For HTSlib, this means that builds would normally never see this deprecation. AddressSanitizer builds, which are inherently non-production builds, would at present get the deprecation warning.

At present, HTSlib does not define _POSIX_C_SOURCE or _XOPEN_SOURCE on macOS. However it does use POSIX and XSI functionality, so there is a point of view that this should be tidied up and config.h should declare these feature macros in more cases. If that happened, all HTSlib builds would never see this deprecation warning.

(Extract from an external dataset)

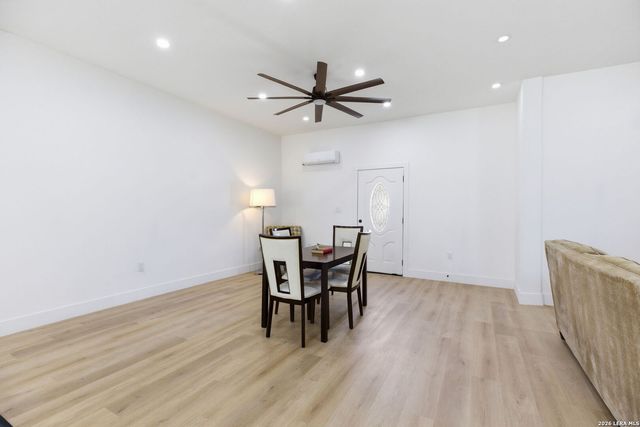 4344 Mountain Pass, Von Ormy, TX 78073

Hence, as long as Apple has that _POSIX_C_SOURCE escape hatch in , future compilation on macOS is not a reason to avoid sprintf.

[jkbonfield]

Thanks for the research.

Personally, I think the security issues fixed in snprintf don't buy that much over peer-reviwed code using sprintf, and why focus on that one function and not a myriad of others like strcpy, strcat, etc? There's a whole raft of potential problems. However it's done now so shrug.

It's a good point about those macros though. We probably ought to be defining _POSIX_C_SOURCE or maybe _XOPEN_SOURCE (in the Makefile as a hint, but commented out) given we clearly do have these as a requirement. But I expect it's a cross this bridge when we come to it sort of thing.